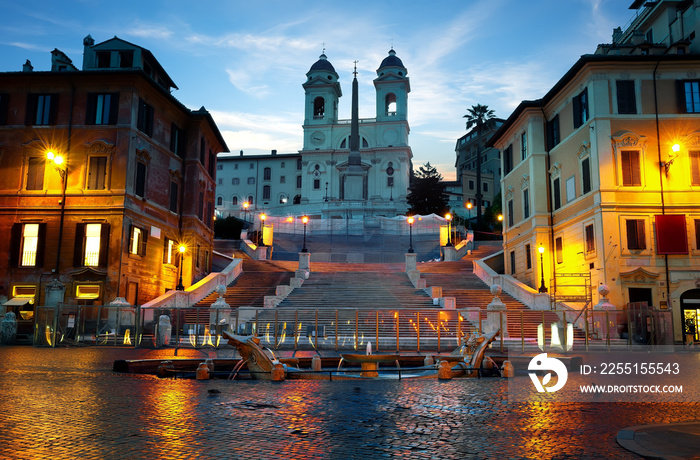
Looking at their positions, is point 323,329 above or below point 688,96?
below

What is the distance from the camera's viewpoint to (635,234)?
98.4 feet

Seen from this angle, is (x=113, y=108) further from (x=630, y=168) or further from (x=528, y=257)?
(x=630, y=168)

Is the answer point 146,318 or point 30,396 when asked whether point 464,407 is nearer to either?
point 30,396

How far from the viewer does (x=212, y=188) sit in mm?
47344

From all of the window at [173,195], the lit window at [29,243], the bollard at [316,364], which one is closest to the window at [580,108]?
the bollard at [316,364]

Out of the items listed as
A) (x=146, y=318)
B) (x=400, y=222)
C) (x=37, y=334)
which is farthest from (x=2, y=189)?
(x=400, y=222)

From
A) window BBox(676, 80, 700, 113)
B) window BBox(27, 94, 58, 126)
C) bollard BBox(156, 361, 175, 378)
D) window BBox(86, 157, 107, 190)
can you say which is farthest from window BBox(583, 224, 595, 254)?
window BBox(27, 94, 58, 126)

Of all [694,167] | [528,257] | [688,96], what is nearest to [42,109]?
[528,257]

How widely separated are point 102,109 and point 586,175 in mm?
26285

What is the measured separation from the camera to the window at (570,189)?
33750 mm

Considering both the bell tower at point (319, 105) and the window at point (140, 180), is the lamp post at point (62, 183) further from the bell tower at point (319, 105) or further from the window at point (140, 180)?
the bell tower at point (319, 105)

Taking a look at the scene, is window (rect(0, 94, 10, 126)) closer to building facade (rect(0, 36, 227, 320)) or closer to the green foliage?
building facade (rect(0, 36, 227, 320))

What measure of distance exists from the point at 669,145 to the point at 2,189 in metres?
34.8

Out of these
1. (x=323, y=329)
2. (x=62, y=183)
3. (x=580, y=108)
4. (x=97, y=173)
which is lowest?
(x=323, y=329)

────────

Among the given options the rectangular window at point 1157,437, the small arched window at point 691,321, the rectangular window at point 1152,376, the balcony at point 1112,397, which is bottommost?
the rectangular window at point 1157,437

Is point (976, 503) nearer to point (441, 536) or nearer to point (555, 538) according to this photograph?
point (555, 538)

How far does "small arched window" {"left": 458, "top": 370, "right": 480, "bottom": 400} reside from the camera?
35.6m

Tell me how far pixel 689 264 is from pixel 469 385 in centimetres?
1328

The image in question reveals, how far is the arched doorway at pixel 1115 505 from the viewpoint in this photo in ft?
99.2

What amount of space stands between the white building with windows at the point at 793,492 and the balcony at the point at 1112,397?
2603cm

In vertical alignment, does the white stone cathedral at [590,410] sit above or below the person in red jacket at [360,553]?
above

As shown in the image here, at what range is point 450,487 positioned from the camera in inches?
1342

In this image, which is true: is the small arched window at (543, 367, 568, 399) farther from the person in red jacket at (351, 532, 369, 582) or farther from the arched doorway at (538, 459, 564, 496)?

────────

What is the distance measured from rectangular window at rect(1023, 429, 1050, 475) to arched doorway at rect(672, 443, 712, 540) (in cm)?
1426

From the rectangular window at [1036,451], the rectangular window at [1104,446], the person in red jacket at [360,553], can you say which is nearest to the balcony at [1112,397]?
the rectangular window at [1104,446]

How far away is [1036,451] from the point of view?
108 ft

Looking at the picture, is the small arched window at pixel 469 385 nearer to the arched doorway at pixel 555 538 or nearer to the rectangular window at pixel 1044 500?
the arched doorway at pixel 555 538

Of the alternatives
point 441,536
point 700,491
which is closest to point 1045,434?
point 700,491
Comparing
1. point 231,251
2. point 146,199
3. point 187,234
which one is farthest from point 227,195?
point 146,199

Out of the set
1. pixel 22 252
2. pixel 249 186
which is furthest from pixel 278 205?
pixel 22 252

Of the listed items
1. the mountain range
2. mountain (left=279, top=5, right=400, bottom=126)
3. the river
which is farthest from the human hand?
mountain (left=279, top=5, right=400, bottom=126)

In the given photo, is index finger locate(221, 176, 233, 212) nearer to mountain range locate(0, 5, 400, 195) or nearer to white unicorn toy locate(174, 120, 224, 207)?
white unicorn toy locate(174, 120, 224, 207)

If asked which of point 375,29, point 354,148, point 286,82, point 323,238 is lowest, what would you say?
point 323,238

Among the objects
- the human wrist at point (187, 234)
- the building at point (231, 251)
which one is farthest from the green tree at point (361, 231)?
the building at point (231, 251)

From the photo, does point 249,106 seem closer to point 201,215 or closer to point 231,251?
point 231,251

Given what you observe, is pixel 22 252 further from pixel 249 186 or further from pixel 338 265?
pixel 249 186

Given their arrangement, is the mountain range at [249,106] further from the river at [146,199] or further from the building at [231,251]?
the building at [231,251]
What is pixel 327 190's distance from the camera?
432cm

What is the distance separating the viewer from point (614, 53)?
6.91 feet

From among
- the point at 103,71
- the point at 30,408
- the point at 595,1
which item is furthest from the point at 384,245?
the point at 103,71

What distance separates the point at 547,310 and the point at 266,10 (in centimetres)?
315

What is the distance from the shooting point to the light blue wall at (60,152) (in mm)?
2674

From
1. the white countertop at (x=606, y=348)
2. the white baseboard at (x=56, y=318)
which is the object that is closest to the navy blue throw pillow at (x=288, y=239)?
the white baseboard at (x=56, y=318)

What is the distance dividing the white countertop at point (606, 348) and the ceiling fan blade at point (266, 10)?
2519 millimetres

────────

> **Instructions for the task**
Count the lines of the material above that contain the string "unicorn", treating uppercase and lowercase as different. Reply with the number alone.

> **Correct answer**
2